(DATA SUPPLIED)

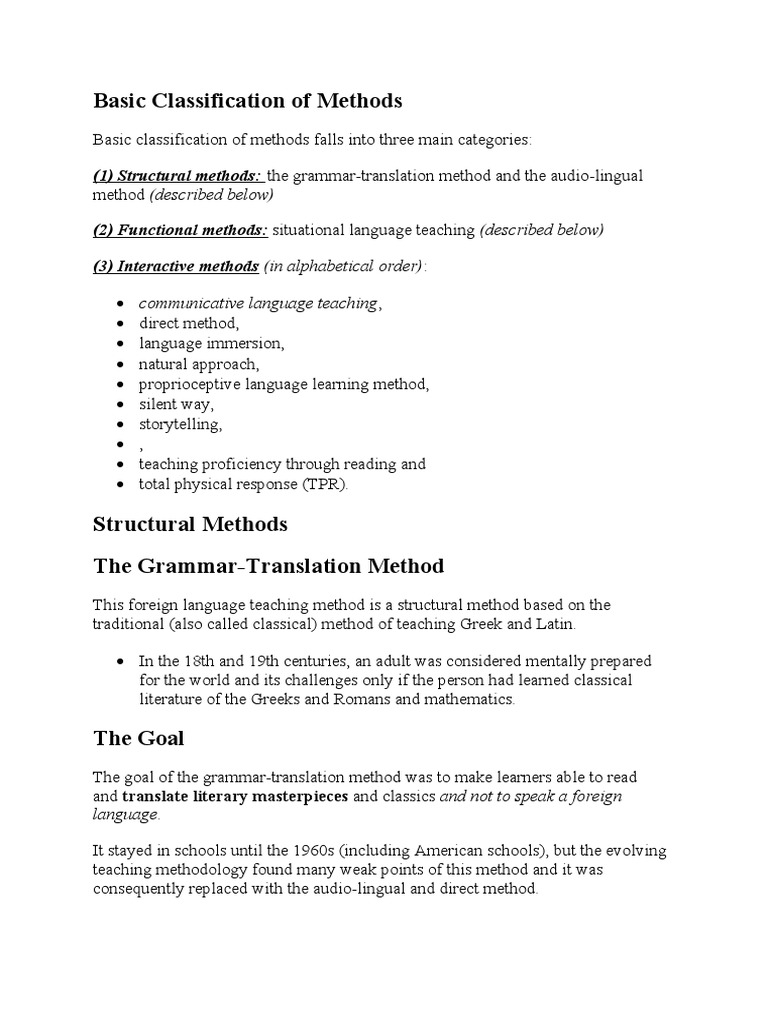 Basic Classification of Methods

Basic classification of methods falls into three main categories:

(1) Structural methods: the grammar-translation method and the audio-lingual method (described below)

(2) Functional methods: situational language teaching (described below)

(3) Interactive methods (in alphabetical order):

- communicative language teaching,
- direct method,
- language immersion,
- natural approach,
- proprioceptive language learning method,
- silent way,
- storytelling,
- ,
- teaching proficiency through reading and
- total physical response (TPR).

Structural Methods

The Grammar-Translation Method

This foreign language teaching method is a structural method based on the traditional (also called classical) method of teaching Greek and Latin.

- In the 18th and 19th centuries, an adult was considered mentally prepared for the world and its challenges only if the person had learned classical literature of the Greeks and Romans and mathematics.

The Goal

The goal of the grammar-translation method was to make learners able to read and translate literary masterpieces and classics and not to speak a foreign language.

It stayed in schools until the 1960s (including American schools), but the evolving teaching methodology found many weak points of this method and it was consequently replaced with the audio-lingual and direct method.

(End DATA SUPPLIED)

*ASSIGNED TASK:* Your answer must be an exact copy of the listing, with every picture omitted.

*EXERCISE ANSWER:*
 Basic Classification of Methods

Basic classification of methods falls into three main categories:

(1) Structural methods: the grammar-translation method and the audio-lingual method (described below)

(2) Functional methods: situational language teaching (described below)

(3) Interactive methods (in alphabetical order):

- communicative language teaching,
- direct method,
- language immersion,
- natural approach,
- proprioceptive language learning method,
- silent way,
- storytelling,
- ,
- teaching proficiency through reading and
- total physical response (TPR).

Structural Methods

The Grammar-Translation Method

This foreign language teaching method is a structural method based on the traditional (also called classical) method of teaching Greek and Latin.

- In the 18th and 19th centuries, an adult was considered mentally prepared for the world and its challenges only if the person had learned classical literature of the Greeks and Romans and mathematics.

The Goal

The goal of the grammar-translation method was to make learners able to read and translate literary masterpieces and classics and not to speak a foreign language.

It stayed in schools until the 1960s (including American schools), but the evolving teaching methodology found many weak points of this method and it was consequently replaced with the audio-lingual and direct method.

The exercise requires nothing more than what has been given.